**Exercise**
The answer must match the material word for word, with every line included.

Data supplied: Begin

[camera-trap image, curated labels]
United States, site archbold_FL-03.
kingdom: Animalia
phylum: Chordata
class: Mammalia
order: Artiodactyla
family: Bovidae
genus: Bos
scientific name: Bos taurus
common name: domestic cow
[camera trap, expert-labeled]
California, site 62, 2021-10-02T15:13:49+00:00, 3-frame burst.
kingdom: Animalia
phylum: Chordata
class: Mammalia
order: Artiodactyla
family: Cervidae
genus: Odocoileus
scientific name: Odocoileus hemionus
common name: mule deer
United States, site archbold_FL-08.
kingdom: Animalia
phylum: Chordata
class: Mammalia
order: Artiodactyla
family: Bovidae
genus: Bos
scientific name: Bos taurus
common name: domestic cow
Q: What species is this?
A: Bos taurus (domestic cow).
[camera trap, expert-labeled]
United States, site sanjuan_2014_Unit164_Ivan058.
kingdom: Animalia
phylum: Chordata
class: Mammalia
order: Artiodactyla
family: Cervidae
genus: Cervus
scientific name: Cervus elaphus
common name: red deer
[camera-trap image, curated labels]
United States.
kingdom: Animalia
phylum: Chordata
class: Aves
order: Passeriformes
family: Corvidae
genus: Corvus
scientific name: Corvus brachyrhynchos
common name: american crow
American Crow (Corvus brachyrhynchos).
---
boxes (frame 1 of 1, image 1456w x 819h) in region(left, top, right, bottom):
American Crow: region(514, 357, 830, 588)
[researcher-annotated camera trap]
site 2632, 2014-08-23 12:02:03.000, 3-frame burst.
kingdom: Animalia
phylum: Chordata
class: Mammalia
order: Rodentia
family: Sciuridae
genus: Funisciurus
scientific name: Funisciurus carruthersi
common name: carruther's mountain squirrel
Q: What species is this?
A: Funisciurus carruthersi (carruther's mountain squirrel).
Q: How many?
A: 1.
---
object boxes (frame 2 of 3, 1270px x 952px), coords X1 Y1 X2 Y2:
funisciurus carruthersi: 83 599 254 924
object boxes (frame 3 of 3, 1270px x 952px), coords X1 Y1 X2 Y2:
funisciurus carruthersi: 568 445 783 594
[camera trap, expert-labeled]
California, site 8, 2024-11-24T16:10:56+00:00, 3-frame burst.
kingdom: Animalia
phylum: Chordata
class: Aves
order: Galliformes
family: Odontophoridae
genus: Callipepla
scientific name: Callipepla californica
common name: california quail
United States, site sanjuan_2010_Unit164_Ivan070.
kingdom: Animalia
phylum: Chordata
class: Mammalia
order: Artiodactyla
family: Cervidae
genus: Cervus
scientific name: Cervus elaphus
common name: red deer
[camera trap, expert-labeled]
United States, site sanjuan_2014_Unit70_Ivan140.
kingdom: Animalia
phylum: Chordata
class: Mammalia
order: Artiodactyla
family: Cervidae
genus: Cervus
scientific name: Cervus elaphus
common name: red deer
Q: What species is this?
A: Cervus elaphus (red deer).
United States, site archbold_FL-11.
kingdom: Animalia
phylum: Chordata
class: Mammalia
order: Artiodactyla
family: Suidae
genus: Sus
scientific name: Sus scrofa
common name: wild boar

Data supplied: End

**Response to the task**
[camera-trap image, curated labels]
United States, site archbold_FL-03.
kingdom: Animalia
phylum: Chordata
class: Mammalia
order: Artiodactyla
family: Bovidae
genus: Bos
scientific name: Bos taurus
common name: domestic cow
[camera trap, expert-labeled]
California, site 62, 2021-10-02T15:13:49+00:00, 3-frame burst.
kingdom: Animalia
phylum: Chordata
class: Mammalia
order: Artiodactyla
family: Cervidae
genus: Odocoileus
scientific name: Odocoileus hemionus
common name: mule deer
United States, site archbold_FL-08.
kingdom: Animalia
phylum: Chordata
class: Mammalia
order: Artiodactyla
family: Bovidae
genus: Bos
scientific name: Bos taurus
common name: domestic cow
Q: What species is this?
A: Bos taurus (domestic cow).
[camera trap, expert-labeled]
United States, site sanjuan_2014_Unit164_Ivan058.
kingdom: Animalia
phylum: Chordata
class: Mammalia
order: Artiodactyla
family: Cervidae
genus: Cervus
scientific name: Cervus elaphus
common name: red deer
[camera-trap image, curated labels]
United States.
kingdom: Animalia
phylum: Chordata
class: Aves
order: Passeriformes
family: Corvidae
genus: Corvus
scientific name: Corvus brachyrhynchos
common name: american crow
American Crow (Corvus brachyrhynchos).
---
boxes (frame 1 of 1, image 1456w x 819h) in region(left, top, right, bottom):
American Crow: region(514, 357, 830, 588)
[researcher-annotated camera trap]
site 2632, 2014-08-23 12:02:03.000, 3-frame burst.
kingdom: Animalia
phylum: Chordata
class: Mammalia
order: Rodentia
family: Sciuridae
genus: Funisciurus
scientific name: Funisciurus carruthersi
common name: carruther's mountain squirrel
Q: What species is this?
A: Funisciurus carruthersi (carruther's mountain squirrel).
Q: How many?
A: 1.
---
object boxes (frame 2 of 3, 1270px x 952px), coords X1 Y1 X2 Y2:
funisciurus carruthersi: 83 599 254 924
object boxes (frame 3 of 3, 1270px x 952px), coords X1 Y1 X2 Y2:
funisciurus carruthersi: 568 445 783 594
[camera trap, expert-labeled]
California, site 8, 2024-11-24T16:10:56+00:00, 3-frame burst.
kingdom: Animalia
phylum: Chordata
class: Aves
order: Galliformes
family: Odontophoridae
genus: Callipepla
scientific name: Callipepla californica
common name: california quail
United States, site sanjuan_2010_Unit164_Ivan070.
kingdom: Animalia
phylum: Chordata
class: Mammalia
order: Artiodactyla
family: Cervidae
genus: Cervus
scientific name: Cervus elaphus
common name: red deer
[camera trap, expert-labeled]
United States, site sanjuan_2014_Unit70_Ivan140.
kingdom: Animalia
phylum: Chordata
class: Mammalia
order: Artiodactyla
family: Cervidae
genus: Cervus
scientific name: Cervus elaphus
common name: red deer
Q: What species is this?
A: Cervus elaphus (red deer).
United States, site archbold_FL-11.
kingdom: Animalia
phylum: Chordata
class: Mammalia
order: Artiodactyla
family: Suidae
genus: Sus
scientific name: Sus scrofa
common name: wild boar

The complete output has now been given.